Updated: May 30, 2020


I remember my first visit to an artist’s studio. It was the early 90’s, my Mercer University painting professor drove me to Barnesville, Georgia, for a visit with Herb Creecy. Globs of dry paint, work clothes on a nail, canvases stacked like monstrous cd cases on racks- That did it, my fate was sealed, and in the age before Google I started looking into MFA programs. Something about that space- it did not so much tell me where to be, but what I ought to be doing.

MFA accomplished, I returned to Macon and soon got my own studio. 1,300 square feet in 6 rooms on the second floor of nearly empty three-story brick building in downtown. No heat, no air, sketchy electricity, a somewhat functional bathroom, high ceilings… it was paradise. Over the next couple of decades I did hundreds of pieces, worked for thousands of hours, hosted scores of open studio events, and I painted and I painted and I painted. A couple years ago the building sold and I moved out. By that time you could put your hands around a wall in that space, twist it up like a wet wash cloth, and you’d wring out some sort of pure funky creative potion that was part soul and sweat, part bourbon and acrylic polymer. It was pure magic.

I’m in a new space, relatively speaking. Third floor this time, still no air or heat, but I have hot water. It is downtown, it is well over a hundred years old. I was anxious, not naïve to how important it was to have a studio that was efficient, well lit, properly decked out with walls and equipment. This time honest to god electricians were involved, and real plumbers. A summer in Macon hauling sheet rock, fabricating walls and a bathroom, lugging all the stuff to and from, was a sweaty ordeal. And after all that work and investment there is no guarantee magic would come home to roost.

And you can’t intend magic.
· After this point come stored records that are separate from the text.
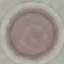
Summary:
  - Result: no malaria parasites seen
  - Image type: automatically extracted cell patch, resized to 64 × 64 pixels
  - Capture: smartphone through the microscope eyepiece
  - Preparation: thin smear
  - Stain: Giemsa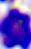
Summary:
  - Identification: white blood cell
  - Modality: photomicrograph
  - Magnification: 400x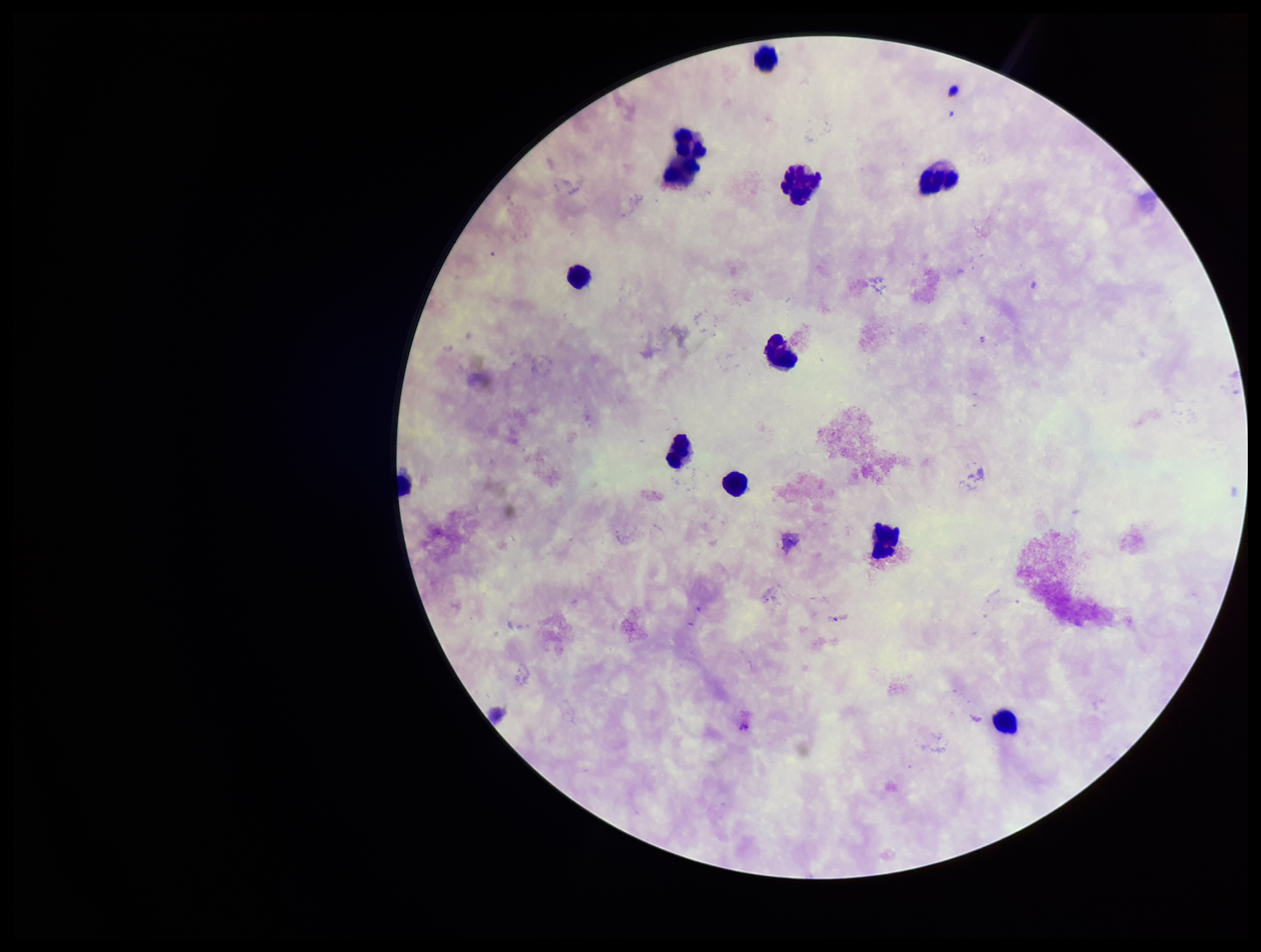
Summary:
  - Image size: 1261×952 pixels
  - Field of view: one from this slide
  - Leukocyte count: 11
  - Capture: smartphone photograph through the microscope eyepiece
  - Parasite count: 0
  - Patient malaria status: negative
  - Stain: Giemsa
  - Plasmodium parasites: none seen
  - Preparation: thick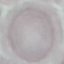
Summary:
  - Malaria status: uninfected
  - Stain: Giemsa
  - Capture: smartphone camera at the microscope eyepiece
  - Image type: automatically extracted cell patch, resized to 64 × 64 pixels
  - Preparation: thin smear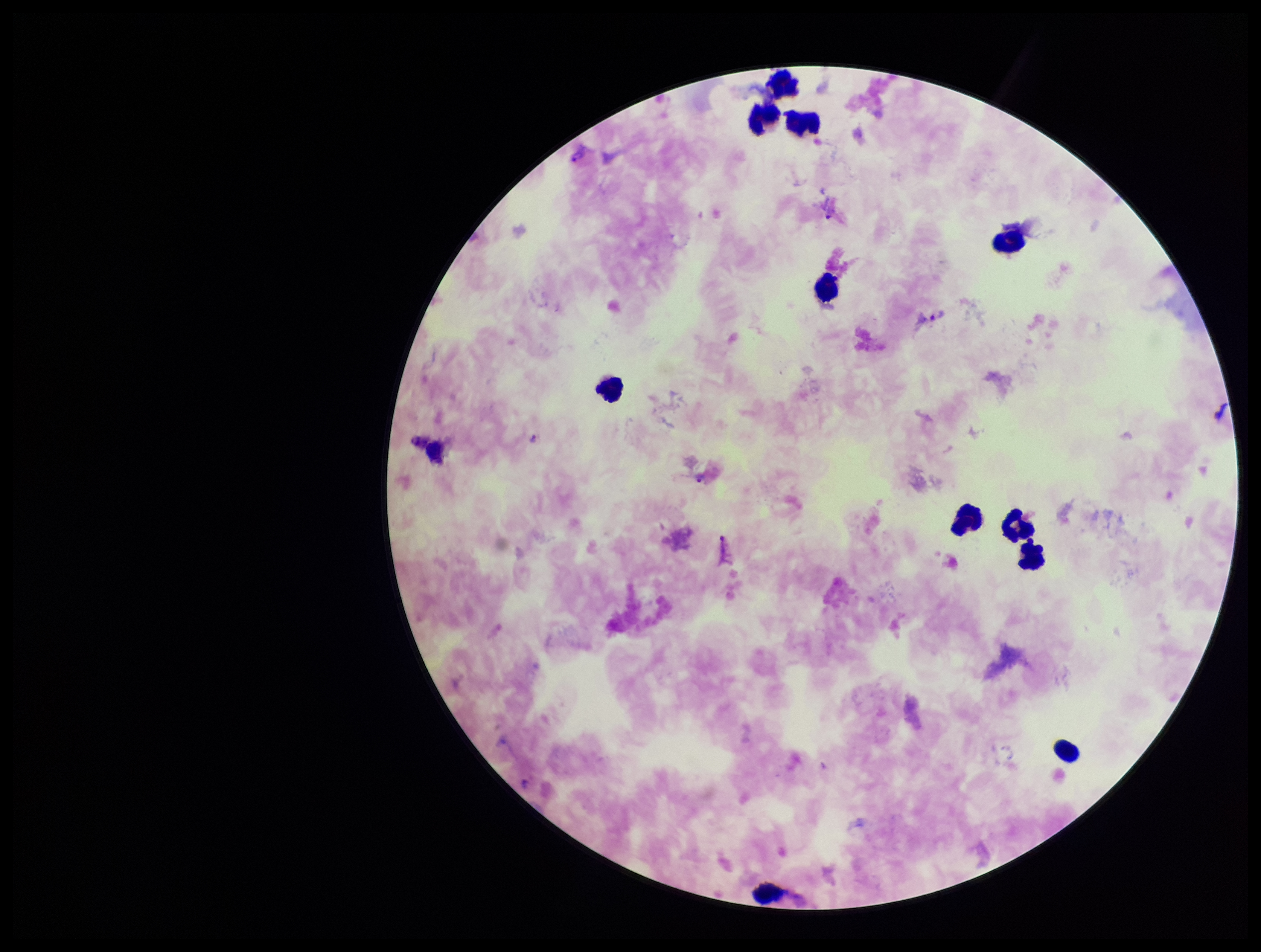

Summary:
  - Field of view: one from this slide
  - Preparation: thick smear
  - Species reported for this patient: Plasmodium vivax
  - Capture: smartphone photograph through the microscope eyepiece
  - Stain: Giemsa
  - Plasmodium parasites: detected
  - Image size: 1261×952 pixels
  - Parasite count: 4
  - Leukocyte count: 12
  - Patient malaria status: positive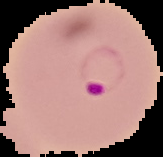
preparation = thin blood film
image size = 163×157 pixels
malaria status = parasitized
image type = cell region segmented out of the field of view; surrounding area masked to black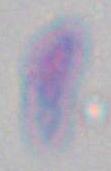

Summary:
  - Magnification: 1000x
  - Modality: photomicrograph
  - Identification: Toxoplasma gondii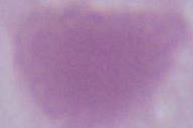
Captured at 1000x magnification. A red blood cell is seen. Photomicrograph.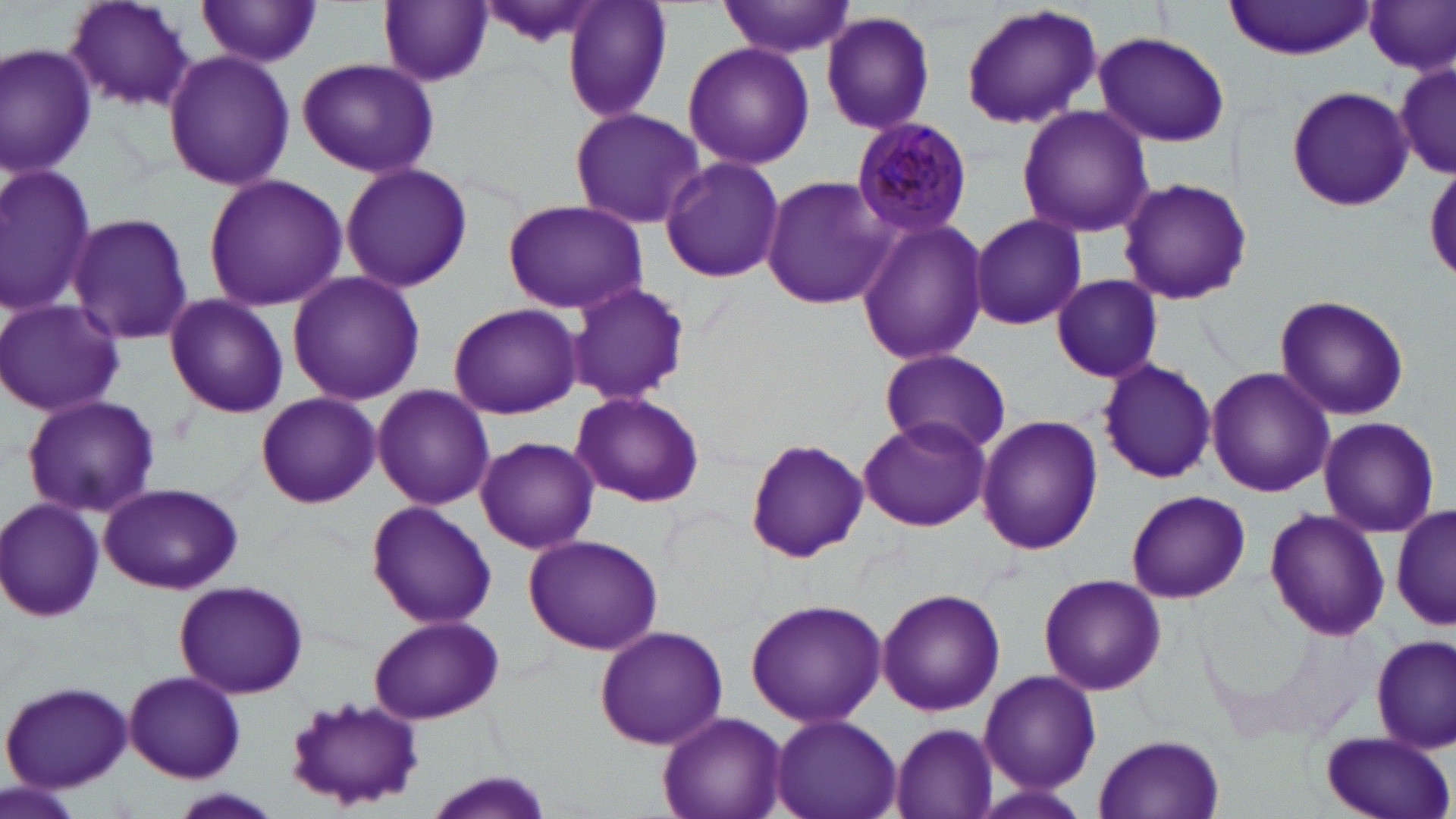
Approximate bounding boxes as named x1/y1/x2/y2 corners in pixels. Plasmodium malariae-infected red blood cell locations: (x1=851, y1=117, x2=974, y2=239). Uninfected red blood cell locations: (x1=62, y1=0, x2=197, y2=110), (x1=375, y1=0, x2=494, y2=88), (x1=471, y1=0, x2=602, y2=48), (x1=562, y1=0, x2=675, y2=121), (x1=719, y1=0, x2=854, y2=59), (x1=197, y1=1, x2=326, y2=71), (x1=1225, y1=1, x2=1375, y2=59), (x1=1363, y1=2, x2=1456, y2=76), (x1=958, y1=3, x2=1103, y2=131), (x1=821, y1=9, x2=936, y2=135), (x1=1093, y1=31, x2=1231, y2=148), (x1=682, y1=42, x2=815, y2=171), (x1=0, y1=43, x2=95, y2=181), (x1=162, y1=50, x2=295, y2=190), (x1=296, y1=58, x2=439, y2=179), (x1=1394, y1=65, x2=1456, y2=175), (x1=1285, y1=85, x2=1414, y2=213), (x1=1016, y1=104, x2=1153, y2=237), (x1=569, y1=107, x2=706, y2=230), (x1=657, y1=157, x2=785, y2=284), (x1=339, y1=163, x2=473, y2=292), (x1=0, y1=165, x2=99, y2=314), (x1=760, y1=172, x2=896, y2=311), (x1=203, y1=173, x2=346, y2=311), (x1=1118, y1=176, x2=1252, y2=306), (x1=500, y1=198, x2=647, y2=314), (x1=65, y1=210, x2=195, y2=347), (x1=967, y1=212, x2=1087, y2=331), (x1=853, y1=218, x2=990, y2=367), (x1=287, y1=271, x2=424, y2=405), (x1=1050, y1=273, x2=1164, y2=383), (x1=563, y1=280, x2=692, y2=408), (x1=163, y1=294, x2=289, y2=419), (x1=1273, y1=294, x2=1410, y2=421), (x1=0, y1=299, x2=124, y2=418), (x1=448, y1=302, x2=583, y2=420), (x1=876, y1=348, x2=1013, y2=457), (x1=1095, y1=357, x2=1217, y2=485), (x1=1205, y1=366, x2=1333, y2=498), (x1=370, y1=385, x2=497, y2=511), (x1=257, y1=392, x2=379, y2=508), (x1=570, y1=393, x2=703, y2=505), (x1=21, y1=394, x2=161, y2=520), (x1=858, y1=415, x2=991, y2=533), (x1=976, y1=415, x2=1102, y2=556), (x1=1315, y1=417, x2=1440, y2=538), (x1=475, y1=435, x2=599, y2=554), (x1=743, y1=436, x2=869, y2=563), (x1=97, y1=484, x2=244, y2=595), (x1=1125, y1=489, x2=1250, y2=605), (x1=0, y1=498, x2=105, y2=623), (x1=1390, y1=498, x2=1455, y2=638), (x1=366, y1=499, x2=497, y2=629), (x1=1263, y1=507, x2=1391, y2=642), (x1=523, y1=533, x2=664, y2=654), (x1=1037, y1=572, x2=1167, y2=696), (x1=173, y1=580, x2=309, y2=699), (x1=876, y1=588, x2=1005, y2=718), (x1=743, y1=598, x2=886, y2=726), (x1=367, y1=613, x2=507, y2=725), (x1=1250, y1=623, x2=1395, y2=745), (x1=594, y1=626, x2=729, y2=751), (x1=1370, y1=634, x2=1454, y2=753), (x1=978, y1=668, x2=1101, y2=794), (x1=124, y1=670, x2=246, y2=783), (x1=2, y1=680, x2=134, y2=792), (x1=283, y1=694, x2=424, y2=809), (x1=658, y1=712, x2=786, y2=819), (x1=769, y1=713, x2=901, y2=819), (x1=890, y1=722, x2=999, y2=818), (x1=1319, y1=730, x2=1453, y2=819), (x1=1094, y1=733, x2=1226, y2=818), (x1=420, y1=773, x2=557, y2=819), (x1=2, y1=779, x2=88, y2=819), (x1=164, y1=788, x2=285, y2=819). Slide-level diagnosis: Plasmodium malariae. Light microscopy. Image is 1456×819 pixels. 1000x magnification. May-Grünwald-Giemsa stain. Thin blood film. Single field of view.Assess this cell for malaria.
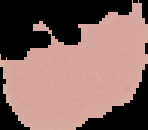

Studio life is get the hell to work life.

During this time of Coronavirus, it should be known that quarantine life is studio life. Artists have been self-isolating for untold centuries. It is lonely.

A studio is many things; it is an operating room with cad red dripping on the floor.

It is a light house, peering carefully at the horizon for what approaches and vigilant as to shallows and hazards beneath the surface of things.

It is a sacristy, a monk’s cell, a fire watch tower…

And it is my grandfather’s workshop tucked into the side of the Blue Ridge Mountains, the smell of Craftsman tools, dust and metal shavings on a work bench amid a half-finished project, a scene pinned to a coffee cup and hung by a Virginia creeper peeking through the window.

I’m painting. There is always time spent managing the space, but I am back to where I was before the move with how much time I spend making art. Magic is not my concern, I’m more worried about where I put my charcoal. I’m doing what I ought to be doing.